#### AIM
Write out every one of the items below word for word, leaving out the pictures.

#### MATERIAL SHOWN

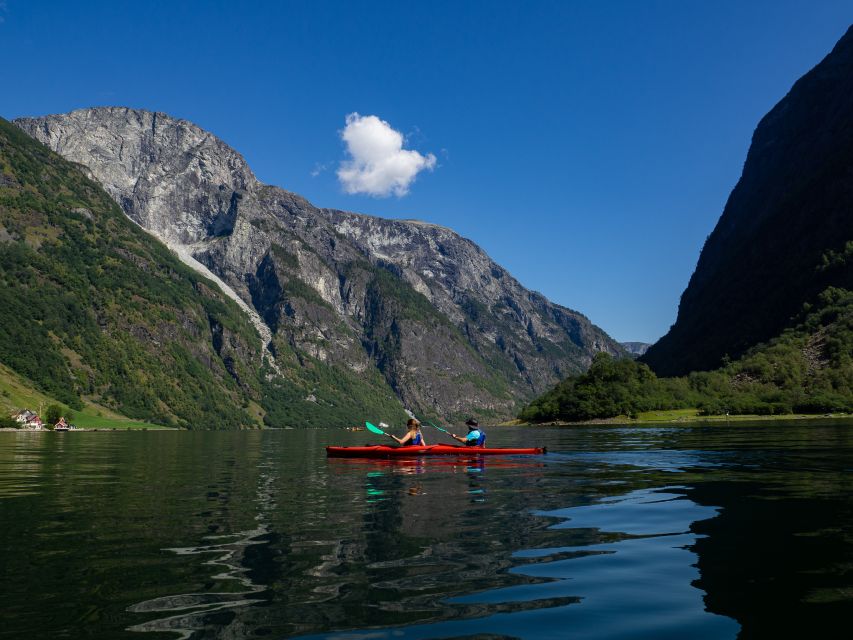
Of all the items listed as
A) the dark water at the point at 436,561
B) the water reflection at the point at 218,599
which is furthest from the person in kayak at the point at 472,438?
the water reflection at the point at 218,599

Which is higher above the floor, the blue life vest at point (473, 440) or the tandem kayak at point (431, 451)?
the blue life vest at point (473, 440)

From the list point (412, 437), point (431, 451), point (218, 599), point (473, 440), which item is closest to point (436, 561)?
point (218, 599)

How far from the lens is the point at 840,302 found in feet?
588

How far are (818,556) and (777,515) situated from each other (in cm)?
523

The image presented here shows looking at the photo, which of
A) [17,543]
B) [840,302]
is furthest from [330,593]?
A: [840,302]

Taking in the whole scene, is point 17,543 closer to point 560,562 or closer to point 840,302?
point 560,562

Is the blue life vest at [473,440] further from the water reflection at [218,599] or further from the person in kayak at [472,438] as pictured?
the water reflection at [218,599]

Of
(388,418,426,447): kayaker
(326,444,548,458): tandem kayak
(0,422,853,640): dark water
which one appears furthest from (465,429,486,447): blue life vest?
(0,422,853,640): dark water

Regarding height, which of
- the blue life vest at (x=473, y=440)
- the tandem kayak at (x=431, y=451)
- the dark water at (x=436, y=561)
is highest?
the blue life vest at (x=473, y=440)

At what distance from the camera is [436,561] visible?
1191 cm

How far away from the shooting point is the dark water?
8.40 metres

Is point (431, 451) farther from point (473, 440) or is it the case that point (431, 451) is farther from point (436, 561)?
point (436, 561)

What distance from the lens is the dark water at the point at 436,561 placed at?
8.40 meters

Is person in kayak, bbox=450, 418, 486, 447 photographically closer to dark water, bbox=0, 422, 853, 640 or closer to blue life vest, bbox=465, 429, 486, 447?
blue life vest, bbox=465, 429, 486, 447
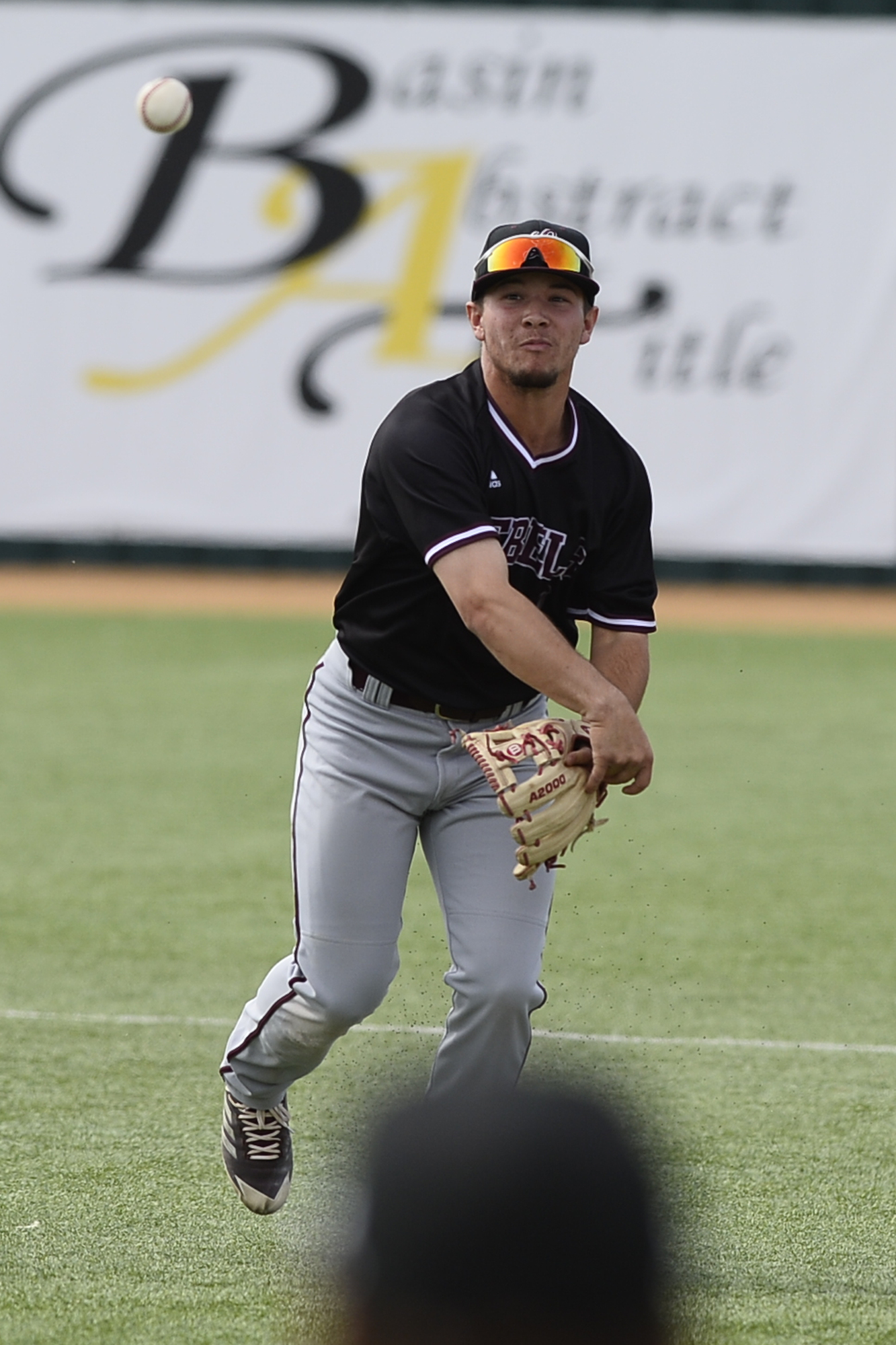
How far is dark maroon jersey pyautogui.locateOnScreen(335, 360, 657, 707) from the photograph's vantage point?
4.21 meters

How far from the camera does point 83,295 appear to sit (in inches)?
698

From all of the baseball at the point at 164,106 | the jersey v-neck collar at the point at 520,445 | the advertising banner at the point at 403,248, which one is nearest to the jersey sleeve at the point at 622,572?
the jersey v-neck collar at the point at 520,445

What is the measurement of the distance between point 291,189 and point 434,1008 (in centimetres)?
1236

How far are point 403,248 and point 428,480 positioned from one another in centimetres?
1378

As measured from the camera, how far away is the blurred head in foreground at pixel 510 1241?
5.36 feet

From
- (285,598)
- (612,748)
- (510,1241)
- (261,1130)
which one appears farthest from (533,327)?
(285,598)

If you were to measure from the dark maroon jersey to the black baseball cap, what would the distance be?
0.86 feet

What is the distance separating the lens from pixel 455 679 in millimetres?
4406

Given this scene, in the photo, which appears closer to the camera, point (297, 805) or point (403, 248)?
point (297, 805)

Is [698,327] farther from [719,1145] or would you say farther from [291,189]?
[719,1145]

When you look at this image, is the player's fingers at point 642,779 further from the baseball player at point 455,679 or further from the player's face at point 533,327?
the player's face at point 533,327

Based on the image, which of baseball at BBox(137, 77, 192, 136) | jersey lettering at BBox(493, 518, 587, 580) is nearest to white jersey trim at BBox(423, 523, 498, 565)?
jersey lettering at BBox(493, 518, 587, 580)

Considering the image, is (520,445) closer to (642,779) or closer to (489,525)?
(489,525)

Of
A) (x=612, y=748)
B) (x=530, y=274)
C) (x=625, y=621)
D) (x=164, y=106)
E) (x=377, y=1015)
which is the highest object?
(x=164, y=106)
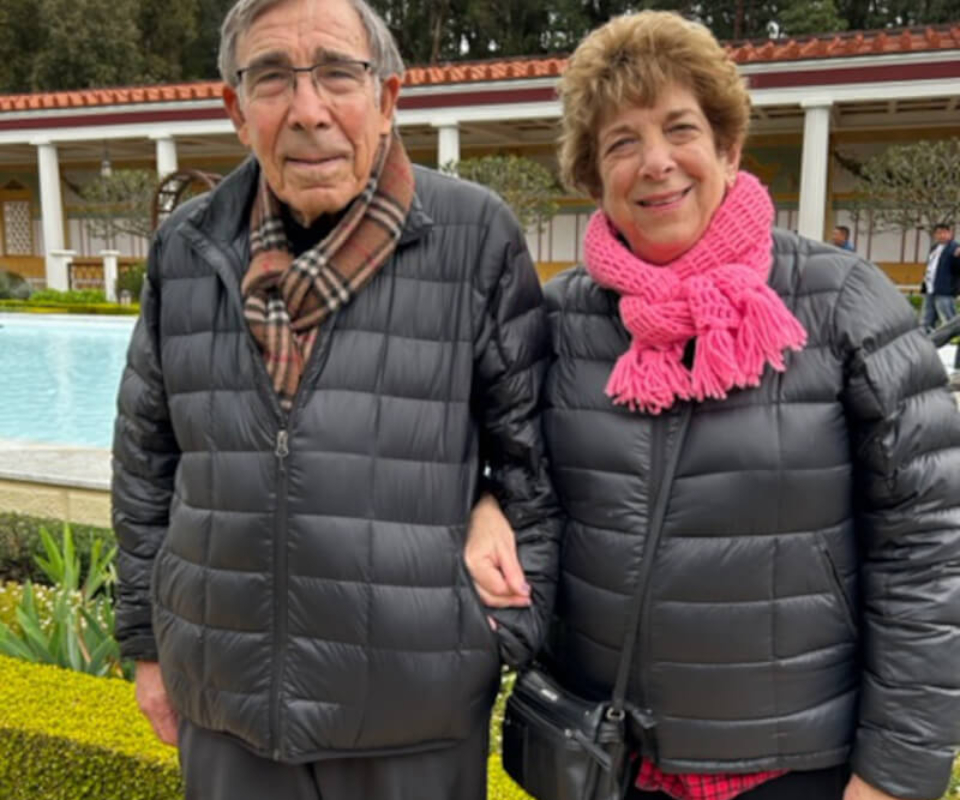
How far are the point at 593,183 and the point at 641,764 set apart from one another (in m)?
0.92

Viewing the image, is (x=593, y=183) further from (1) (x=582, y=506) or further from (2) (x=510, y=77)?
(2) (x=510, y=77)

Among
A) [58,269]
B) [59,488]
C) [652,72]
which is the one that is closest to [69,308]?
[58,269]

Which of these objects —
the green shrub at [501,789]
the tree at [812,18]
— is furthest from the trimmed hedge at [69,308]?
the tree at [812,18]

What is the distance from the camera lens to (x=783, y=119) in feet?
49.5

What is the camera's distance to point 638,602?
1.36 meters

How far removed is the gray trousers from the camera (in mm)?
1409

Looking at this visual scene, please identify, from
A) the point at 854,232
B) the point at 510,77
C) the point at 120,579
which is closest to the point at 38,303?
the point at 510,77

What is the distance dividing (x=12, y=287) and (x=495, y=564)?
1830 cm

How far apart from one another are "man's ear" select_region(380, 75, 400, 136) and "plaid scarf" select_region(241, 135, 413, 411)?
54 millimetres

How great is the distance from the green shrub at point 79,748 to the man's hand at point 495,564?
3.79 ft

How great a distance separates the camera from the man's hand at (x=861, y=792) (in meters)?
1.34

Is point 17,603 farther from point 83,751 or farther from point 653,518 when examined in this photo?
point 653,518

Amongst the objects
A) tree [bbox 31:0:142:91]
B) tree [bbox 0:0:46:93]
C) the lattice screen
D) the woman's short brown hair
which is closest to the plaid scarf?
the woman's short brown hair

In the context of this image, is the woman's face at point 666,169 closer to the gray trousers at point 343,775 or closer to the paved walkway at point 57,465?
the gray trousers at point 343,775
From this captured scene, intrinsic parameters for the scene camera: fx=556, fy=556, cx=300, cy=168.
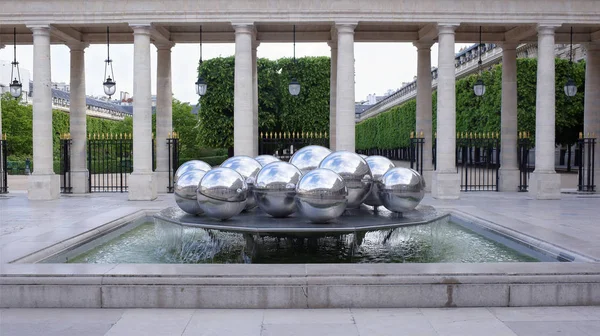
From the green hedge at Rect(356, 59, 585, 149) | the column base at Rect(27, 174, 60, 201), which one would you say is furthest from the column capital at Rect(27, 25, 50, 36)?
the green hedge at Rect(356, 59, 585, 149)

#### OUTPUT
Of all the items listed as
A) the dark water at the point at 436,561
B) the water reflection at the point at 218,599
which is furthest from the person in kayak at the point at 472,438?
the water reflection at the point at 218,599

Which is higher above the floor, the blue life vest at point (473, 440) or the tandem kayak at point (431, 451)?
the blue life vest at point (473, 440)

From the list point (412, 437), point (431, 451), point (218, 599), point (473, 440), which item is closest to point (436, 561)?
point (218, 599)

How far from the lens is the point at 840,302 found in feet?
588

How far are (818,556) and (777,515) situated from each other (in cm)?
523

The image presented here shows looking at the photo, which of
A) [17,543]
B) [840,302]
is furthest from [330,593]?
A: [840,302]

Taking in the whole scene, is point 17,543 closer to point 560,562 or closer to point 840,302?
point 560,562

Is the blue life vest at [473,440] further from the water reflection at [218,599] or further from the person in kayak at [472,438] as pictured?
the water reflection at [218,599]

Of
(388,418,426,447): kayaker
(326,444,548,458): tandem kayak
(0,422,853,640): dark water
which one appears furthest from (465,429,486,447): blue life vest?
(0,422,853,640): dark water

Regarding height, which of
- the blue life vest at (x=473, y=440)
- the tandem kayak at (x=431, y=451)
- the dark water at (x=436, y=561)
is highest?
the blue life vest at (x=473, y=440)

At what distance from the camera is [436,561] visible?
1191 cm

How far away from the shooting point is the dark water?
8.40 metres

Is point (431, 451) farther from point (473, 440) or is it the case that point (431, 451) is farther from point (436, 561)?
point (436, 561)

What distance from the lens is the dark water at the point at 436,561 placed at?
8.40 meters

Is person in kayak, bbox=450, 418, 486, 447 photographically closer to dark water, bbox=0, 422, 853, 640 or closer to blue life vest, bbox=465, 429, 486, 447?
blue life vest, bbox=465, 429, 486, 447
How far is dark maroon jersey pyautogui.locateOnScreen(335, 360, 657, 707) from the photograph's vantage point?
4.21 meters

How far from the camera does point 83,295 appear to sit (in inches)?
698

From all of the baseball at the point at 164,106 | the jersey v-neck collar at the point at 520,445 | the advertising banner at the point at 403,248, which one is nearest to the jersey sleeve at the point at 622,572?
the jersey v-neck collar at the point at 520,445

What is the measurement of the distance between point 291,189 and point 434,1008 (in centimetres)?
1236

How far are point 403,248 and point 428,480 positioned from one another in centimetres?
1378

As measured from the camera, how far away is the blurred head in foreground at pixel 510 1241?
5.36 feet

From
- (285,598)
- (612,748)
- (510,1241)
- (261,1130)
which one appears farthest from (533,327)?
(285,598)

If you were to measure from the dark maroon jersey to the black baseball cap, what would the distance be?
0.86 feet

What is the distance separating the lens from pixel 455 679 in millimetres?
4406

Given this scene, in the photo, which appears closer to the camera, point (297, 805) or point (403, 248)?
point (297, 805)

Is [698,327] farther from [719,1145] or would you say farther from [291,189]?
[719,1145]

When you look at this image, is the player's fingers at point 642,779 further from the baseball player at point 455,679 or further from the player's face at point 533,327?
the player's face at point 533,327

Based on the image, which of baseball at BBox(137, 77, 192, 136) | jersey lettering at BBox(493, 518, 587, 580) is nearest to white jersey trim at BBox(423, 523, 498, 565)?
jersey lettering at BBox(493, 518, 587, 580)

Considering the image, is (520,445) closer to (642,779) or closer to (489,525)?
(489,525)

Of
A) (x=612, y=748)
B) (x=530, y=274)
C) (x=625, y=621)
D) (x=164, y=106)
E) (x=377, y=1015)
which is the highest object?
(x=164, y=106)
How far are the point at 593,183 and the point at 641,764 set apart from one another (in m)?
0.92

Viewing the image, is (x=593, y=183) further from (1) (x=582, y=506) or further from (2) (x=510, y=77)?
(2) (x=510, y=77)

Among
A) [58,269]
B) [59,488]
C) [652,72]
which is the one that is closest to [69,308]?
[58,269]

Which of these objects —
the green shrub at [501,789]
the tree at [812,18]
— is furthest from the trimmed hedge at [69,308]?
the tree at [812,18]

What is the distance from the camera lens to (x=783, y=119) in feet?
49.5

What is the camera's distance to point 638,602?
1.36 meters

How far removed is the gray trousers from the camera (in mm)?
1409

Looking at this visual scene, please identify, from
A) the point at 854,232
B) the point at 510,77
C) the point at 120,579
which is closest to the point at 38,303?
the point at 510,77

What is the distance dividing (x=12, y=287) and (x=495, y=564)?
1830 cm

How far apart from one another are "man's ear" select_region(380, 75, 400, 136) and "plaid scarf" select_region(241, 135, 413, 411)?
54 millimetres

How great is the distance from the green shrub at point 79,748 to the man's hand at point 495,564?
3.79 ft

How great a distance separates the camera from the man's hand at (x=861, y=792) (in meters)?
1.34

Is point 17,603 farther from point 83,751 or farther from point 653,518 when examined in this photo?
point 653,518

Amongst the objects
A) tree [bbox 31:0:142:91]
B) tree [bbox 0:0:46:93]
C) the lattice screen
D) the woman's short brown hair
which is closest to the plaid scarf?
the woman's short brown hair

In the context of this image, is the woman's face at point 666,169 closer to the gray trousers at point 343,775 or closer to the paved walkway at point 57,465?
the gray trousers at point 343,775
From this captured scene, intrinsic parameters for the scene camera: fx=556, fy=556, cx=300, cy=168.
From the green hedge at Rect(356, 59, 585, 149) | the column base at Rect(27, 174, 60, 201), which one would you say is furthest from the column capital at Rect(27, 25, 50, 36)?
the green hedge at Rect(356, 59, 585, 149)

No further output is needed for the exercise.